Be Prepared to Search: There’s a reason why they call real bargains “hidden” gems. At the Fashion District, the garment hunt is part of the fun, so open yourself up to the possibilities. Who knows what you might end up finding?

Buyer Beware: Some shops only accept cash, and for those bargaining, cash can often get you a better deal. Keep in mind that all sales are final, so let that decisive shopper in you come out to play.

Stores Marked "Solo Mayoreo:" This means these stores are wholesale only and are not open to the public.

For Large Purchases: If you plan on acquiring a whole new wardrobe, for instance, consider bringing a rollable piece of luggage. 

Santee Alley

Location: On Olympic Boulevard between Santee Street and Maple Avenue.

The Story: Prepare yourself for a dose of culture shock. The sights and sounds of Santee Alley are the first signs that this isn’t your typical Los Angeles shopping experience. Garment vendors hawk their wares in Spanish, Russian, German and more. The languages are nearly as diverse as the goods, which range from socks to handbags. Love it or hate it, Santee Alley is one of the most organic and vibrant shopping venues in L.A.

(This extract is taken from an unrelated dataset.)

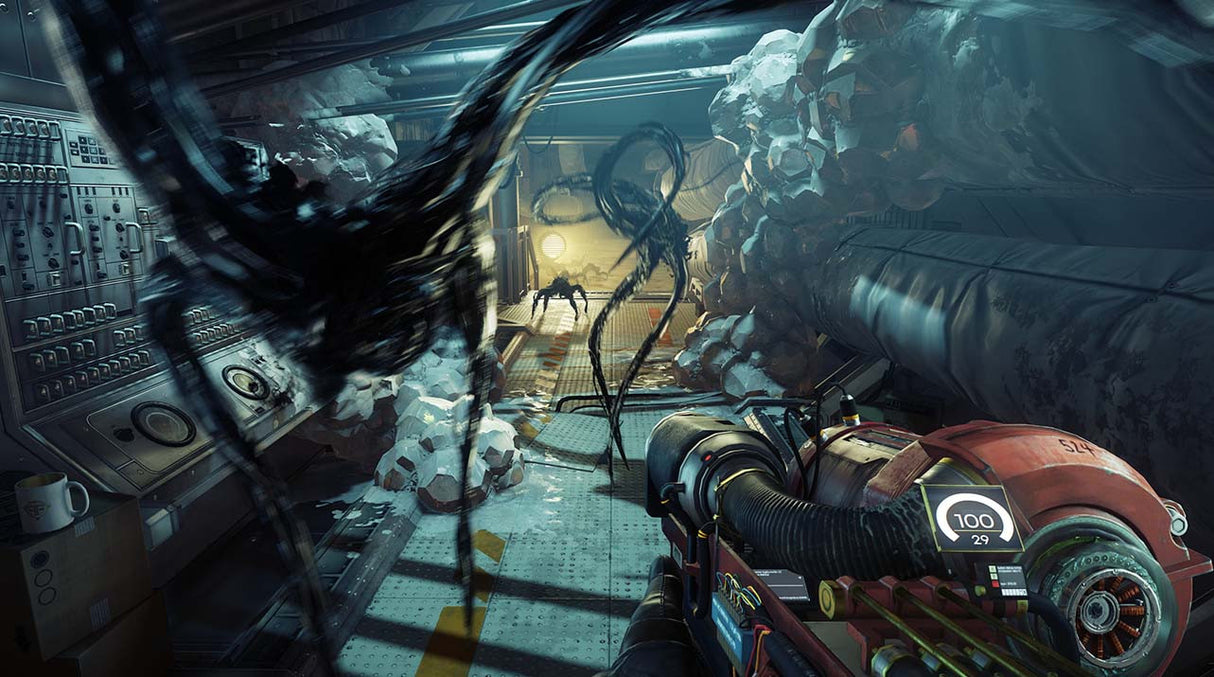 PREY - PC - Video Games by Bethesda The Chelsea Gamer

The Lowdown: People come here for cheap goods, i.e., knockoff designer labels and a hodgepodge of interesting accessories from Hello Kitty to cell phone covers. On the weekends, denim goes cheap. Check out Morrie’s (934 S. Maple Ave.) for a more traditional store setting (think Loehmann’s with style for the hipper set).

The European Corridor

Location: Pico Boulevard between Main and Santee Streets

The Story: This is Rodeo Drive with the prices slashed. Most merchandise here is imported from France, Italy and other international fashion centers, hence the Euro nickname. As a result, merchandise here leans toward high-end sophistication. This may mean that you’ll still be shelling out some serious dough for the evening gowns, dresses and shoes that the corridor is known for. But deals are deals, and you’ll often only be paying 30 to 40 percent off retail.

The Lowdown: Boutiques reign over the European Corridor. Many of them are part wholesale, part retail, which means they'll open their doors to walk-in customers. Don’t hesitate to ask if they sell to the public.

The Intersection

Location: 9th and Los Angeles Streets

The Story: This is the granddaddy of the L.A. Fashion District, where fashion industry leaders come together to bust out $1.5 million a year, 1,200 showrooms and more than 4,500 fashion lines. The heavyweights are California Market Center, Cooper Design Space, Gerry Building and The New Mart. The Intersection is home to five market weeks a year, which attract buyers from all over the world and create some of the most groundbreaking styles in the country.

The Lowdown: These big garment wholesalers aren’t typically open to the public, but on the last Friday of every month, you can try your luck at sample sales. Note that these are clothes that have been modeled; in other words, models wore them (read: typically size six or smaller).

Menswear District

Location: Los Angeles Street between 7th and 9th

The Story: The L.A. Fashion District isn’t just about womenswear. The Menswear District is lined with stores selling suits, ties, shoes — just about anything a man needs to make himself noticed in L.A. No need to be a rich man, either. These suits are typically heavily discounted.

The Lowdown: Roger Stuart Clothes (761 S. Los Angeles St.) has been the mainstay for fine Italian wool suits, and it also carries lines from Loro Piana and Cerruti.

The Flower Market

Location: Wall Street between 7th and 8th

The Story: The flower extravaganza that is the Flower District rivals Santee Alley as the most unique shopping experience in the LA Fashion District. Most of the action is based in the Flower Market on Wall Street. Founded in 1913, the indoor market boasts virtually every kind of floral cut you can imagine — silk flowers, Japanese ferns, various types of lilies and much more. If you’ve ever wanted to truly “stop and smell the roses,” this is the perfect opportunity.

The Lowdown: If you’d rather not pay the admission fee to the Flower Market ($1 to $2), several individual flower stores line the streets. Check out Unique Sarah (508 E. 8th St.) for exotics and special arrangements with a reputation for superb artistry.